College campuses are brimming with life. Some of that life is made public, through open events and published research findings, for example. Yet some of it remains out of view – the hobbies, special interests and unique life experiences of the students, professors, staff and visiting researchers. At EPFL, Master’s student Chloé Carrière created the Galactic Chloé Show to bring some of these otherwise hidden aspects of these people’s lives to light. The show was put together with the help of Mediacom, and the first episode will be released today on the YouTube channel of the same name. New episodes will follow every three weeks. The first guest, Marcel Salathé, is an epidemiologist and EPFL professor.

Carrière, 22, has a special interest of her own: astrophysics, and especially space travel. She just completed a Bachelor’s degree in physics and has started her Master’s with a minor in space technology. Carrière founded a student association called Space@yourservice, which holds “Astronomy on Tap” evenings where students, experts and members of the general public meet for a drink and discuss astronomy, satellites and missions to Mars. These events have been put on hold because of the pandemic – which is what spawned the idea for the YouTube show. Carrière wanted to keep up the discussions and relaxed setting, even if only virtually for now.

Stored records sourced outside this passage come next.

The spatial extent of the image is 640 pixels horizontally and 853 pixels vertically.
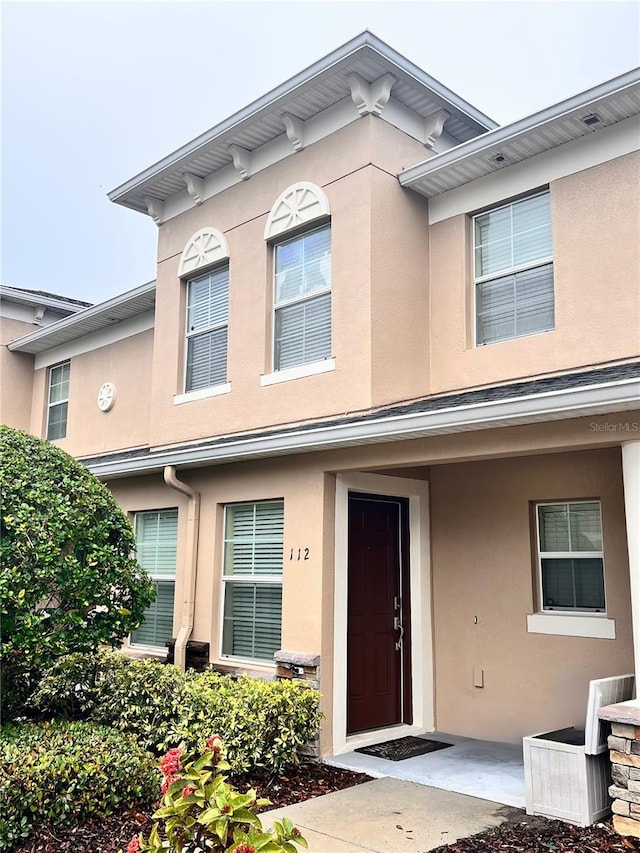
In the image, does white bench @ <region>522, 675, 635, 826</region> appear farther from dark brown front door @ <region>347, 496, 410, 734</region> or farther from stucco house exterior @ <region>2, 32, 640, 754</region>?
dark brown front door @ <region>347, 496, 410, 734</region>

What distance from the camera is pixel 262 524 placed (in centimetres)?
811

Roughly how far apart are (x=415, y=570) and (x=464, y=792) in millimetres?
2474

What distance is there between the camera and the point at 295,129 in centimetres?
840

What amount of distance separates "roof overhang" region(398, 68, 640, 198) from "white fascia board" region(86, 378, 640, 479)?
2.92 m

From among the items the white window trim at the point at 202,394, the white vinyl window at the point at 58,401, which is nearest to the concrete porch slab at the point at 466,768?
the white window trim at the point at 202,394

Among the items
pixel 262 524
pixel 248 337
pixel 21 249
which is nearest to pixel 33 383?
pixel 248 337

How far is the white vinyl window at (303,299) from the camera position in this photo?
8156 millimetres

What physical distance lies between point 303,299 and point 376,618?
3515 mm

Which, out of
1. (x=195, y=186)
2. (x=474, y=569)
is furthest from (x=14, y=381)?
(x=474, y=569)

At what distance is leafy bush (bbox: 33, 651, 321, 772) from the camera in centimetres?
620

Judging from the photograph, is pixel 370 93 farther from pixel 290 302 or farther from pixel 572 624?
pixel 572 624

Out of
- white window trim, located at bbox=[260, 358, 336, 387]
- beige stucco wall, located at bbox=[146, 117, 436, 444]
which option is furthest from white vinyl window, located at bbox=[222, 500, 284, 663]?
white window trim, located at bbox=[260, 358, 336, 387]

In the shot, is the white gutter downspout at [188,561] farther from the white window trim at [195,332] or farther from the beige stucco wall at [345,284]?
the white window trim at [195,332]

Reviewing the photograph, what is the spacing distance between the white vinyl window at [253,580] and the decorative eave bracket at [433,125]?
14.3 ft
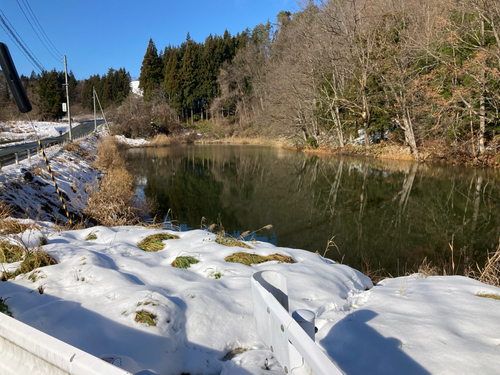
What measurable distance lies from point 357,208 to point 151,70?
62.9 metres

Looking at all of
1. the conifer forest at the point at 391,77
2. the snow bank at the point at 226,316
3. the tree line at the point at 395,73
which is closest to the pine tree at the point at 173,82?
the conifer forest at the point at 391,77

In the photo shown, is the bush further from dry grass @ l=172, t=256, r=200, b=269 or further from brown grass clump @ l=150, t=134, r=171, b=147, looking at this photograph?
dry grass @ l=172, t=256, r=200, b=269

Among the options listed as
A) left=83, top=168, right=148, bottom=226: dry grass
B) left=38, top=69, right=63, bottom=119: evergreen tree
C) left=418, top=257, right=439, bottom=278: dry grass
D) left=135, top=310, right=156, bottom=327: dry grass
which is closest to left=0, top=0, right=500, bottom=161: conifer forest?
left=418, top=257, right=439, bottom=278: dry grass

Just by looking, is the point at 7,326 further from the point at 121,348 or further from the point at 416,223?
the point at 416,223

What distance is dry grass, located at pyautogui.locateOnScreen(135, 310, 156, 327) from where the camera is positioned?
8.49 feet

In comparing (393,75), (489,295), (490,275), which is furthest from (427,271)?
(393,75)

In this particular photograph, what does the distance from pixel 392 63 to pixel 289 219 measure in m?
18.8

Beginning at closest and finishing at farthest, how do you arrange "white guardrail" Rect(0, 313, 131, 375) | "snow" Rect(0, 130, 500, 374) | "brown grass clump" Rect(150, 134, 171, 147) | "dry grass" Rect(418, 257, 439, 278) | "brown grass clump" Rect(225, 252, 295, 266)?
"white guardrail" Rect(0, 313, 131, 375) < "snow" Rect(0, 130, 500, 374) < "brown grass clump" Rect(225, 252, 295, 266) < "dry grass" Rect(418, 257, 439, 278) < "brown grass clump" Rect(150, 134, 171, 147)

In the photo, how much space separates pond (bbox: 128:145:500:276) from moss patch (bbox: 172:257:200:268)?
3672 millimetres

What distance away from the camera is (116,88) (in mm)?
78375

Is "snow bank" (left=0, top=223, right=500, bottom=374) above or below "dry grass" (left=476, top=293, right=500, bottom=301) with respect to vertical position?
above

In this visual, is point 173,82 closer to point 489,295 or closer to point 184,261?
point 184,261

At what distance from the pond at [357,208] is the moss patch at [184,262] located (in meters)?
3.67

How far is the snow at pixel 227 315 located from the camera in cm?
236
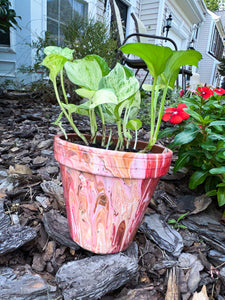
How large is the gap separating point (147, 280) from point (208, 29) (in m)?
13.9

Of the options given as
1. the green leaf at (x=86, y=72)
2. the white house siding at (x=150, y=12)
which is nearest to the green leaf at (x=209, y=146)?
the green leaf at (x=86, y=72)

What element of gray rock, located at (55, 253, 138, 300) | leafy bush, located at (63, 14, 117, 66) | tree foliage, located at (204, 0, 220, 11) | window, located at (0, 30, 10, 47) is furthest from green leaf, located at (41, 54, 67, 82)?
tree foliage, located at (204, 0, 220, 11)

“I love talking about this field, and if I can share my enthusiasm in a fun setting, that’s just perfect,” she says. “Now I’m trying out this new format, which is halfway between a US talk show and a science documentary, and it’s an exciting challenge.”

A breath of fresh air

In each 15-minute-long episode, Carrière will interview a guest on a set decorated to look like a lunar outpost. The idea is to give certain people at EPFL – who you probably walk past every day – an opportunity to reveal things that others might not know about them, such as about their life before or outside EPFL: their childhood, hobbies, interests, families, milestones in life, and so on. For example, you’re probably familiar with Prof. Salathé as an expert who has been called on to help public health officials manage the pandemic and develop the SwissCovid app, but you probably don’t know that he has an avid interest in winemaking, loves pizza and used to be a musician.

The Galactic Chloé Show addresses all these subjects with a sense of humor, in part using memes developed by EPFL students and posted on social media. It delivers a breath of fresh air in the sometimes rarefied atmosphere of science.